> What to do
Show every line in the entries below where the word "frame" appears.

*** Data records ***

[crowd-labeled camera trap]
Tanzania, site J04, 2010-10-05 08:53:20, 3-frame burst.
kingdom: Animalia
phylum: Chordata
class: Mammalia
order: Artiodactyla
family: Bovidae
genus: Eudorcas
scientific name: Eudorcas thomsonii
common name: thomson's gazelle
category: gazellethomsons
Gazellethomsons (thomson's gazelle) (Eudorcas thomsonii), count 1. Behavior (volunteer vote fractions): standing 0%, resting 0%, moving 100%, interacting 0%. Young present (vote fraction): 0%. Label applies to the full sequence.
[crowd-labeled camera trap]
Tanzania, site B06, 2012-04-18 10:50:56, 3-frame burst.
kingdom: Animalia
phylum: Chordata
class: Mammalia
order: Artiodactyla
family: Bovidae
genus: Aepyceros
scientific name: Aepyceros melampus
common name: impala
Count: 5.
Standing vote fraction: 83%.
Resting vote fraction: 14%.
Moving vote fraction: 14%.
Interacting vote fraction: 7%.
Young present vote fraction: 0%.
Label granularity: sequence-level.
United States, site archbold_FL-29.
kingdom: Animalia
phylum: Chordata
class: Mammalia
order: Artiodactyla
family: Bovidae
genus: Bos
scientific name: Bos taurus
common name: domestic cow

*** End of Data records ***

> Result of the exercise
Tanzania, site J04, 2010-10-05 08:53:20, 3-frame burst.
Tanzania, site B06, 2012-04-18 10:50:56, 3-frame burst.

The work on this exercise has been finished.